◆ **YOUR GOAL**
Could you give the data below again, exactly and completely?

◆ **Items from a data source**
══════════════════════════════

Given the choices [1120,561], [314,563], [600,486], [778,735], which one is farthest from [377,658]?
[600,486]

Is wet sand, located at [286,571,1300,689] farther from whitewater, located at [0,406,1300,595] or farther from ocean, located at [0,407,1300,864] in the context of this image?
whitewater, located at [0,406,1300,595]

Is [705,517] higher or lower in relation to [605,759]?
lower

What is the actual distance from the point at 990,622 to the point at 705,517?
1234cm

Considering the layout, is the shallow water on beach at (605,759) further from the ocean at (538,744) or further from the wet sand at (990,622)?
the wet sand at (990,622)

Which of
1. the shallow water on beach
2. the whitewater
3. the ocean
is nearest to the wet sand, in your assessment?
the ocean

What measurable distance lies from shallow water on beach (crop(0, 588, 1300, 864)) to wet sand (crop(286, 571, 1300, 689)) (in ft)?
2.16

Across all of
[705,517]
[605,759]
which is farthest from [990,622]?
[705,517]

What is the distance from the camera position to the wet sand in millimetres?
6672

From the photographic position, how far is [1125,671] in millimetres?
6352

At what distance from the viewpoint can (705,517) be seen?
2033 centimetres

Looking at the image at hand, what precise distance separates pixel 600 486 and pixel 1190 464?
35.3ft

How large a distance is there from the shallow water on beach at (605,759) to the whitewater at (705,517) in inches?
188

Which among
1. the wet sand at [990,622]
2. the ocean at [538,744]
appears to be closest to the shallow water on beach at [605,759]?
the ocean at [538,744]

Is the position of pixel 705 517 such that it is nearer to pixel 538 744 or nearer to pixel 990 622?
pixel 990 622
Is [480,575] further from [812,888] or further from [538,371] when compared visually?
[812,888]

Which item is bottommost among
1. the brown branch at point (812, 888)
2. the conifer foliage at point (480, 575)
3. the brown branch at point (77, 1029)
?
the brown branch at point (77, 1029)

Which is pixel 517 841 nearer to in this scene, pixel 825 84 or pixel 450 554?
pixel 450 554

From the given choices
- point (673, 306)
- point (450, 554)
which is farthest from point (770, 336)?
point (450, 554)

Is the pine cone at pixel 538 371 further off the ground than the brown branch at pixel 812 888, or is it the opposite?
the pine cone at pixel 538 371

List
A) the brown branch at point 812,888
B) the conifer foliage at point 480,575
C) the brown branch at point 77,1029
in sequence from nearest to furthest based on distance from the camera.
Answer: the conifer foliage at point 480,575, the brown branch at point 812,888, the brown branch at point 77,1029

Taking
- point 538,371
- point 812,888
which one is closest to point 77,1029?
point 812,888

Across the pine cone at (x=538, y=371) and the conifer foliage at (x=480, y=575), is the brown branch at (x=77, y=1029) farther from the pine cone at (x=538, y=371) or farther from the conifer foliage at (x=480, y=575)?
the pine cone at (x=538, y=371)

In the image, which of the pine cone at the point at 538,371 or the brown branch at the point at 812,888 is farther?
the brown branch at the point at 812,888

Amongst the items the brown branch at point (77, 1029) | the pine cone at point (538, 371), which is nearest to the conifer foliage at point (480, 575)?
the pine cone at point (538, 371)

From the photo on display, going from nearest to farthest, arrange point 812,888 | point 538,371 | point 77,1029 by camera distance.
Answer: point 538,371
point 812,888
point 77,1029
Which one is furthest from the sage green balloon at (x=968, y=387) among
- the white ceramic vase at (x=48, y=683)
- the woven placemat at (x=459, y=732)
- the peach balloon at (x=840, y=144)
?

══════════════════════════════

◆ **SOLVED EXERCISE**
Given the choices [1120,561], [314,563], [600,486], [778,735], which one is farthest from [377,658]?
[600,486]

Is wet sand, located at [286,571,1300,689] farther from whitewater, located at [0,406,1300,595] or farther from ocean, located at [0,407,1300,864] in the context of this image?
whitewater, located at [0,406,1300,595]

Is [705,517] higher or lower in relation to [605,759]?
lower

What is the actual distance from the point at 990,622 to the point at 705,517?
1234cm

Considering the layout, is the shallow water on beach at (605,759) further from the ocean at (538,744) or further from the wet sand at (990,622)?
the wet sand at (990,622)

Which of
1. the shallow water on beach
2. the whitewater
3. the ocean
is nearest to the wet sand, in your assessment?
the ocean

What measurable distance lies from shallow water on beach (crop(0, 588, 1300, 864)) to wet sand (crop(286, 571, 1300, 689)) (in ft)?
2.16

Across all of
[705,517]
[605,759]
which is farthest from [990,622]?
[705,517]

What is the distance from the camera position to the wet sand in millimetres?
6672

From the photographic position, how far is [1125,671] in millimetres?
6352

At what distance from the viewpoint can (705,517) be seen?
2033 centimetres

Looking at the image at hand, what precise distance separates pixel 600 486 and pixel 1190 464?
35.3ft

How large a distance is there from the shallow water on beach at (605,759) to the whitewater at (705,517) in inches?
188

Which among
1. the wet sand at [990,622]
2. the ocean at [538,744]
appears to be closest to the shallow water on beach at [605,759]?
the ocean at [538,744]

Is the position of pixel 705 517 such that it is nearer to pixel 538 744 or nearer to pixel 990 622?
pixel 990 622
Is [480,575] further from [812,888] or further from [538,371] when compared visually?
[812,888]

Which item is bottommost among
1. the brown branch at point (812, 888)
2. the conifer foliage at point (480, 575)
3. the brown branch at point (77, 1029)
?
the brown branch at point (77, 1029)

Which is pixel 517 841 nearer to in this scene, pixel 825 84 or pixel 450 554?
pixel 450 554

From the given choices
- point (673, 306)
- point (450, 554)
which is farthest from point (770, 336)?
point (450, 554)

Is the pine cone at pixel 538 371 further off the ground than the brown branch at pixel 812 888, or is it the opposite?
the pine cone at pixel 538 371

List
A) the brown branch at point 812,888
B) the conifer foliage at point 480,575
C) the brown branch at point 77,1029
in sequence from nearest to furthest based on distance from the camera.
Answer: the conifer foliage at point 480,575, the brown branch at point 812,888, the brown branch at point 77,1029

Taking
- point 538,371
- point 812,888
which one is closest to point 77,1029?
point 812,888

Across the pine cone at (x=538, y=371) and the conifer foliage at (x=480, y=575), is the brown branch at (x=77, y=1029) farther from the pine cone at (x=538, y=371) or farther from the conifer foliage at (x=480, y=575)?
the pine cone at (x=538, y=371)

In the image, which of the pine cone at the point at 538,371 or the brown branch at the point at 812,888 is farther?
the brown branch at the point at 812,888

Amongst the items the brown branch at point (77, 1029) | the pine cone at point (538, 371), which is nearest to the conifer foliage at point (480, 575)?
the pine cone at point (538, 371)

From the photo on display, going from nearest to farthest, arrange point 812,888 | point 538,371 | point 77,1029 by camera distance.
Answer: point 538,371
point 812,888
point 77,1029
Which one is furthest from the sage green balloon at (x=968, y=387) among
- the white ceramic vase at (x=48, y=683)
- the woven placemat at (x=459, y=732)
- the peach balloon at (x=840, y=144)
?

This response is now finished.